C. enggano merupakan spesies ular pemakan tikus, atau rat snake, dengan panjang tubuh dewasa sekitar 1,5-2 meter. Menurut Amir, spesies ular ini pertama ditemukan oleh peneliti Italia, Vinciguera, pada tahun 1837. Jumlah yang terlihat saat itu pun tak banyak, hanya 3 ekor. Setelah penemuan ini, tak terdengar lagi penemuan ular tikus ini.
Lama berselang, nama ular ini kembali muncul. Seorang peneliti asal Belanda, de Jong, menemukan 3 individu pada tahun 1936. Olehnya, spesimen ini diboyong dan dipajang di Museum Zoologi di Bogor. Pelbagai survey di Enggano pun dilakukan untuk mempelajari lebih lanjut tentang binatang melata ini. Sayang, setelah penemuan de Jong, tak ada lagi penemuan C. enggano terdengar. Akhirnya, pada 2015 ini, Amir berhasil menemukan satu individu hidup.
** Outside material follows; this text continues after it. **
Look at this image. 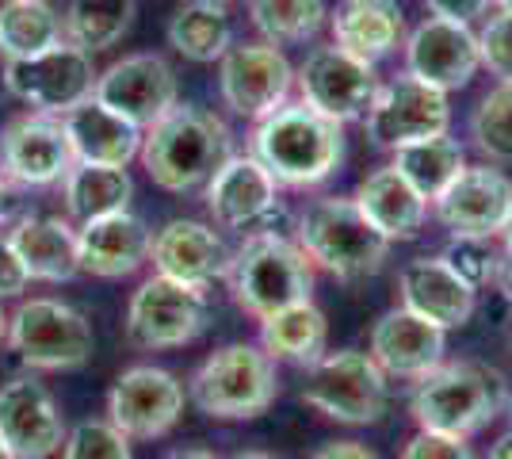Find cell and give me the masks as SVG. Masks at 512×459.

“Keunikan ular ini terletak pada tubuhnya yang polos. Biasanya, ular tikus pasti memiliki corak atau pola tertentu,” kata Amir. Selain itu, ia menemukan ular ini tengah mencari mangsa pada malam hari. Biasanya, ular tikus cenderung aktif waktu siang.
Terkait kelangkaannya, Amir mengatakan ada 3 kemungkinan penyebab. Pertama,pooulasi menurun lantaran jumkah mangsa yang sedikit. “Konsumsi utama mereka adalah tikus, tapi di sini hanya ada dua jenis yang hidup. Teantu mereka sulit mendapat mangsa,” kata dia. Faktor kedua yang mengikuti adalah kerusakan lingkungan yang diakibatkan penebangan hutan ilegal.
Kemungkinan ketiga, adalah masih sedikitnya riset yang dilakukan terhadap ular ini. Para peneliti kesulitan mendapat data tentang di mana populasi ular ini berkumoul, serta berapa jumlahnya. Amir mengakui, sensus ular memang menjadi tantangan sendiri dalam dunia peneliti makhluk hidup. Karena itu, begitu mendapatkan satu individu hidup, Amir langsung mengirimkan datanya ke IUCN.
“Soalnya, kalau dilihat di situs IUCN, ular ini juga statusnya masih data deficient. Jadi sulit juga unetuk menentukan apakah ular ini tergolong langka ataupun terancam punah,” kata dia.